Start of Block

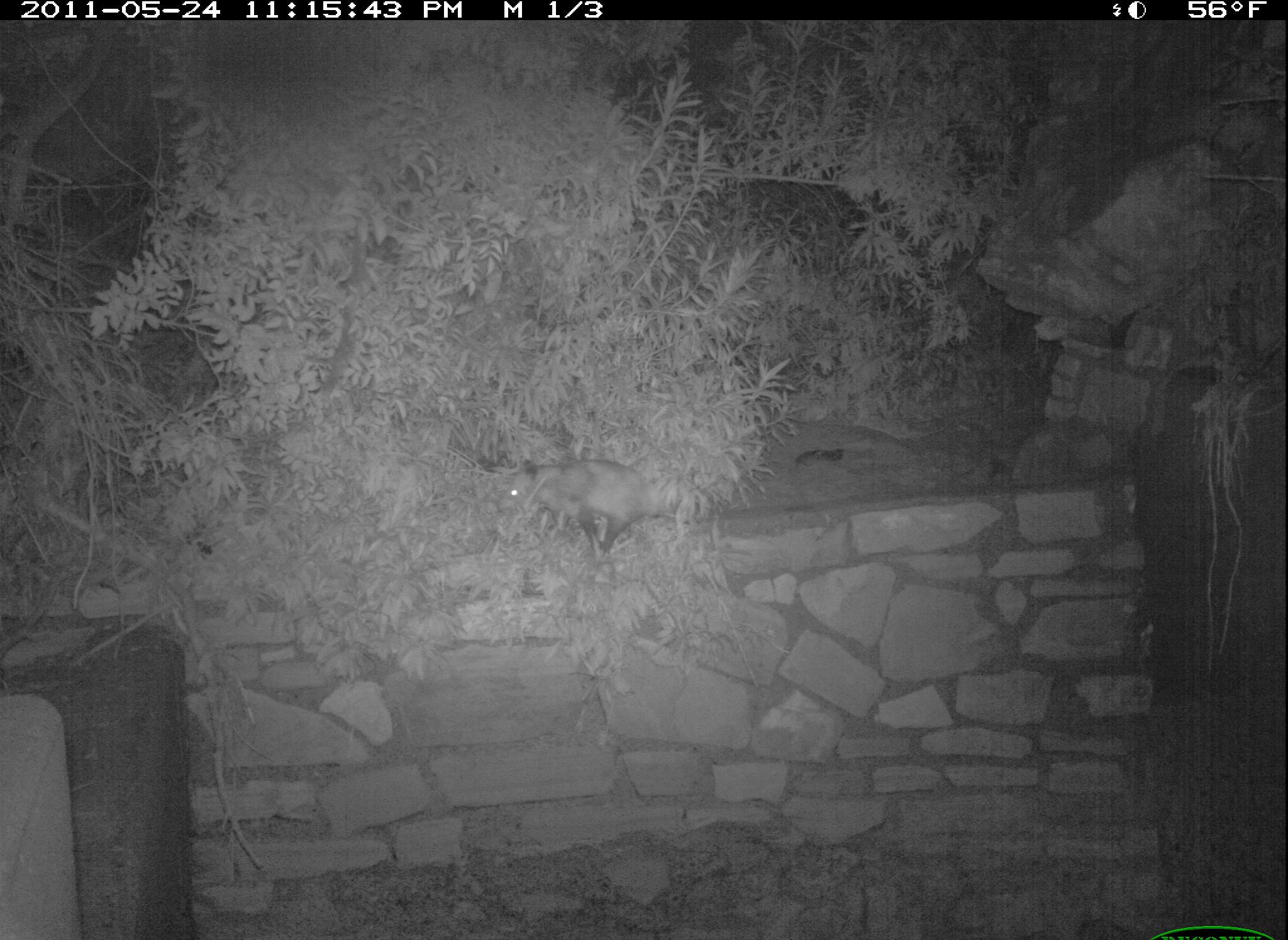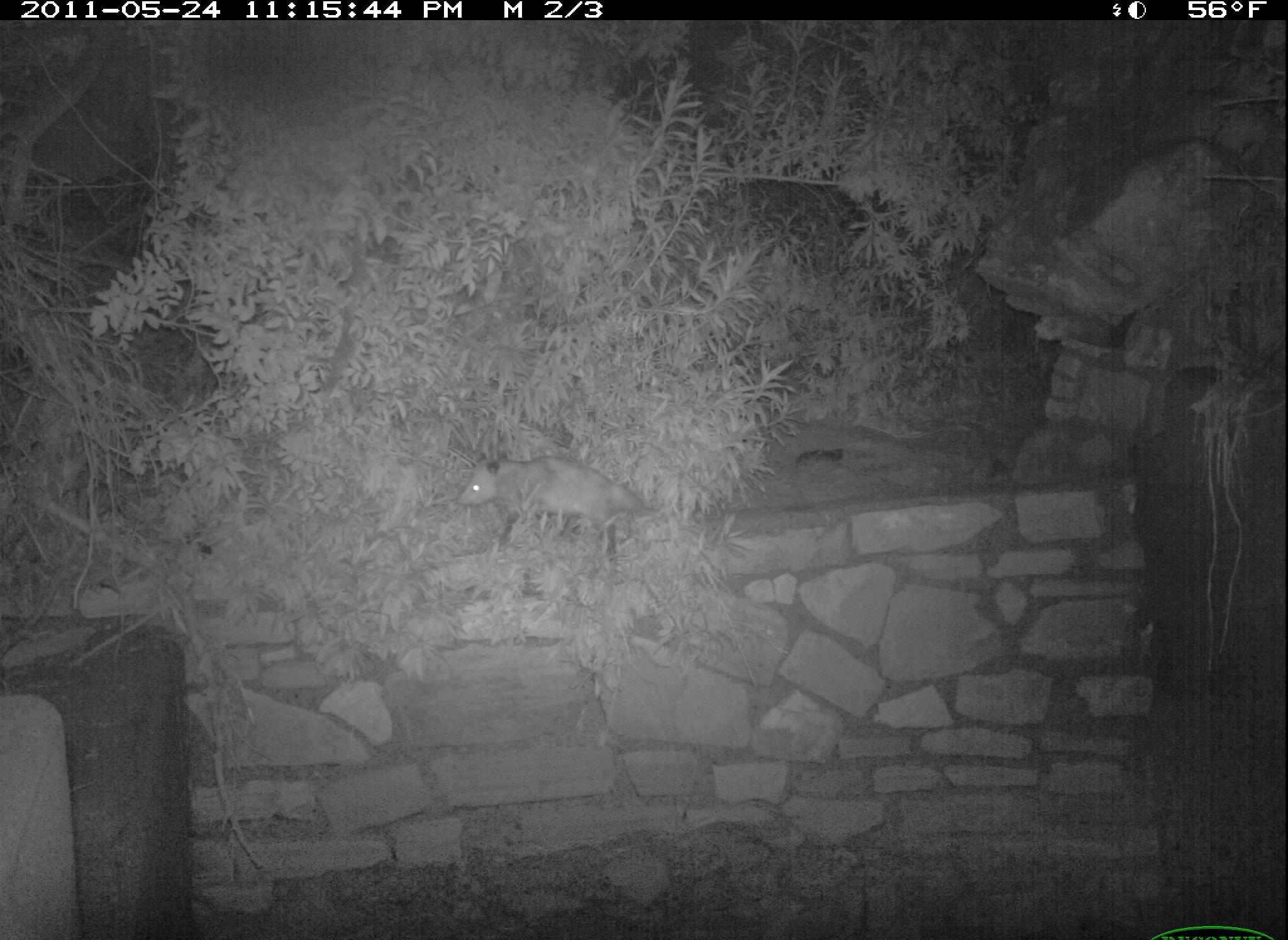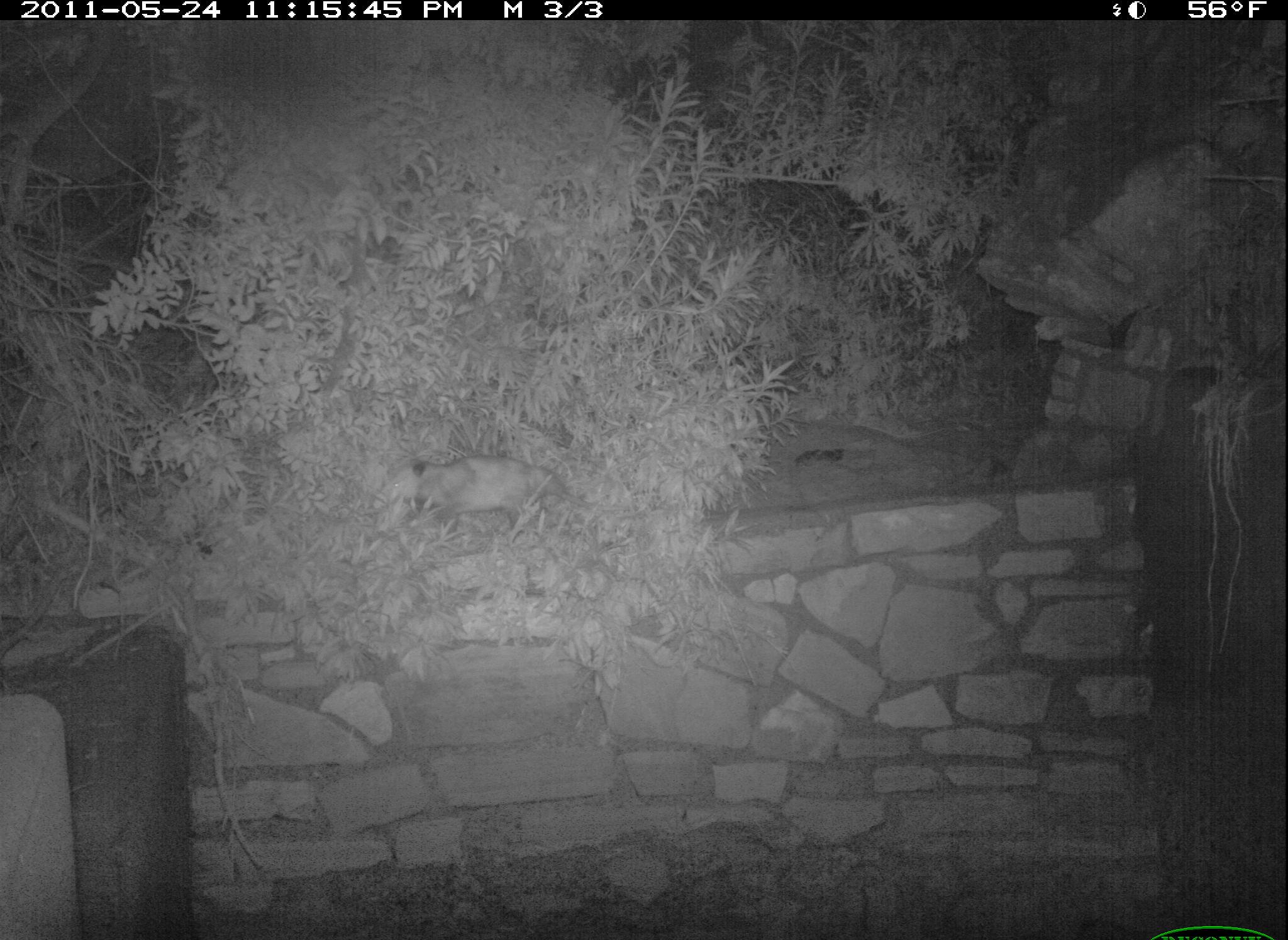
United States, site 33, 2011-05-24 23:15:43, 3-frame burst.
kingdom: Animalia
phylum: Chordata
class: Mammalia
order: Didelphimorphia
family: Didelphidae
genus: Didelphis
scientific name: Didelphis virginiana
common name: virginia opossum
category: opossum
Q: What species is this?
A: Opossum (virginia opossum) (Didelphis virginiana).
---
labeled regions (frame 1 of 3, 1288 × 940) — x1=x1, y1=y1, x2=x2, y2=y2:
opossum: x1=496, y1=445, x2=704, y2=561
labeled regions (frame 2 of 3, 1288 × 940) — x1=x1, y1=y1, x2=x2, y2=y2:
opossum: x1=457, y1=432, x2=679, y2=561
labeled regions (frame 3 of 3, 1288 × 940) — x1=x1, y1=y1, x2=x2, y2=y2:
opossum: x1=375, y1=428, x2=615, y2=567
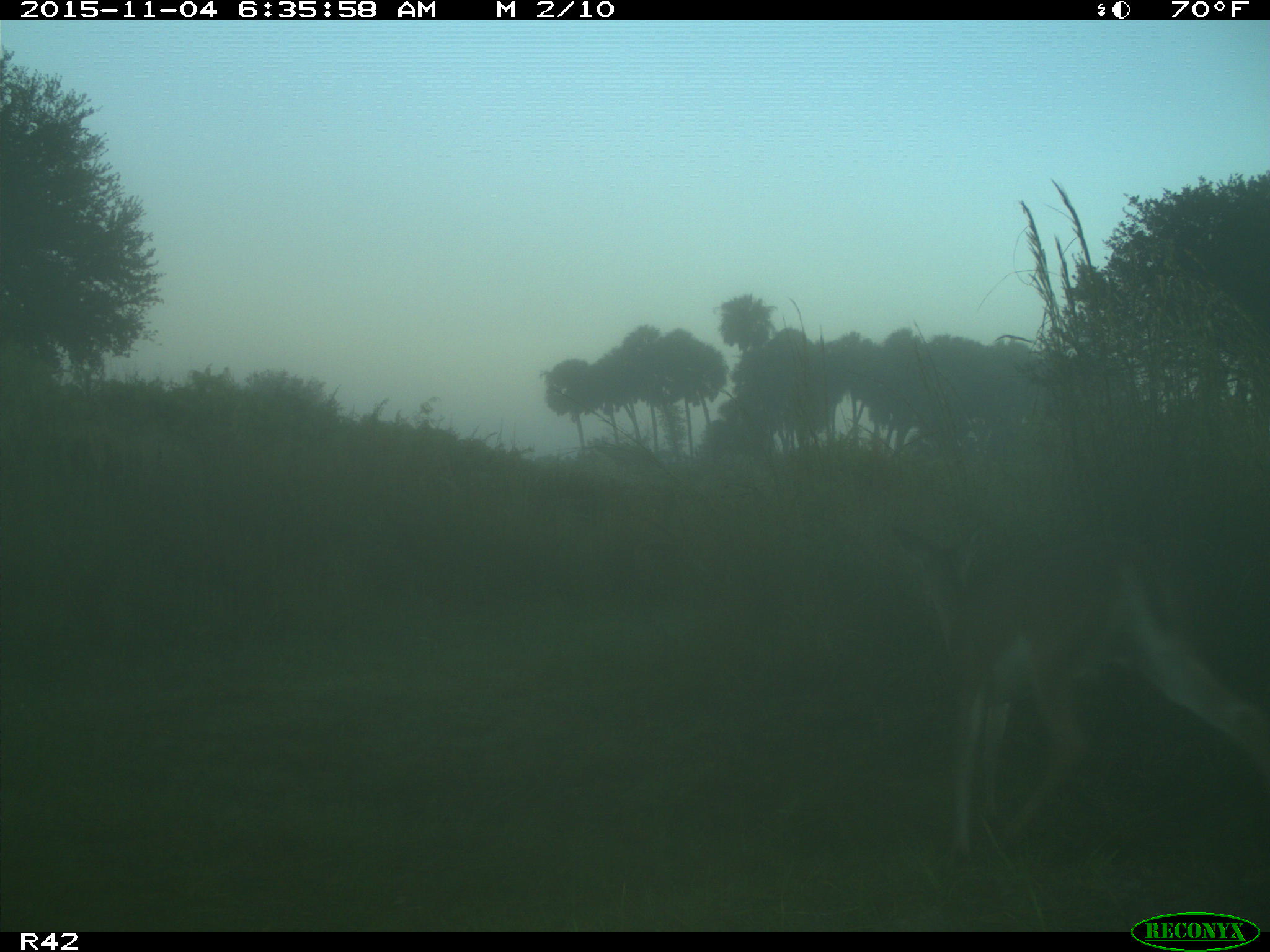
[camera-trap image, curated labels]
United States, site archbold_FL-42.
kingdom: Animalia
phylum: Chordata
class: Mammalia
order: Artiodactyla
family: Cervidae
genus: Odocoileus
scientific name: Odocoileus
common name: deer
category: unidentified deer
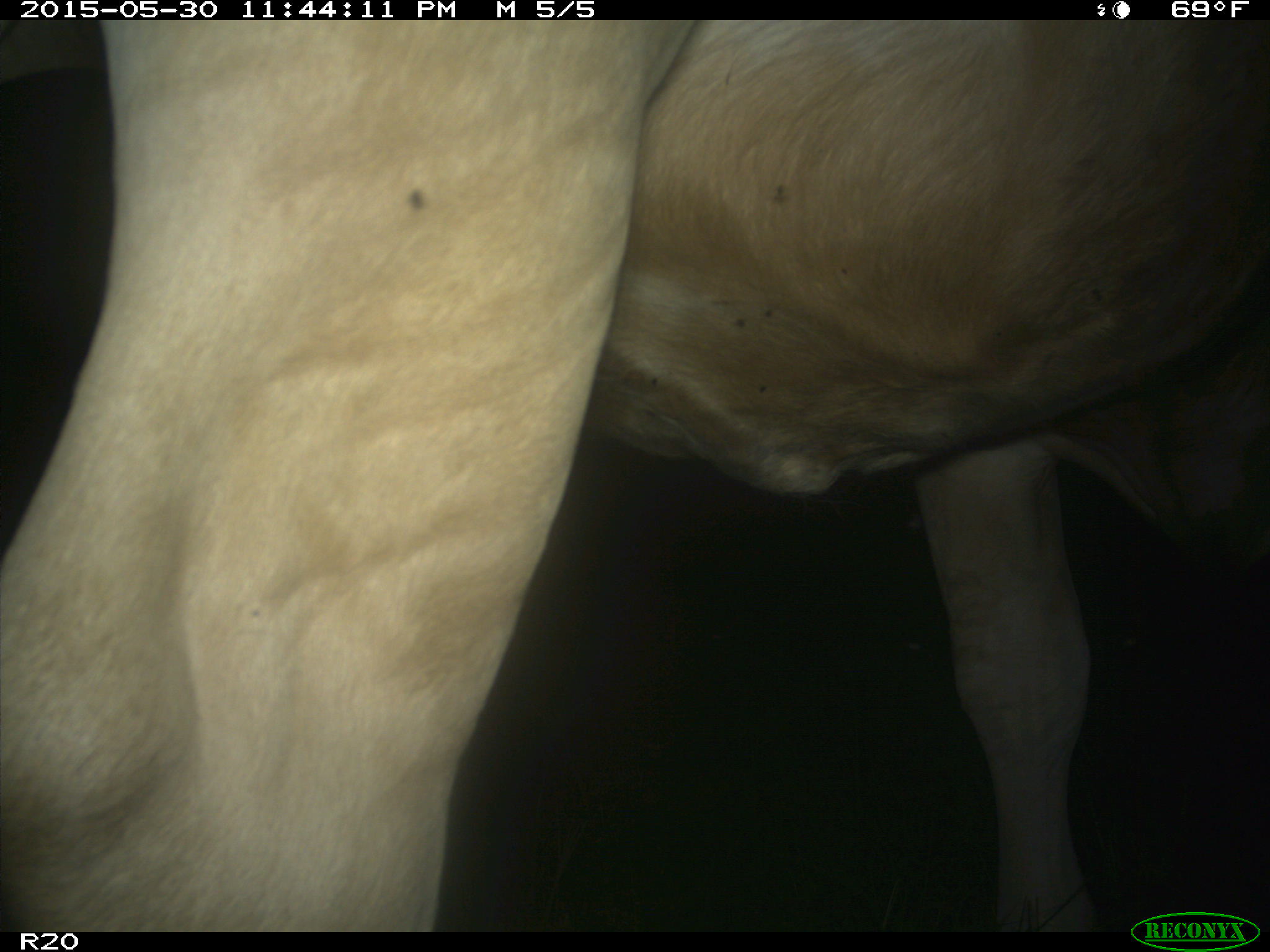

End of Block

WORK TO COMPLETE:
Copy out each line of the records that holds the string "name".

OUTPUT:
scientific name: Didelphis virginiana
common name: virginia opossum
scientific name: Odocoileus
common name: deer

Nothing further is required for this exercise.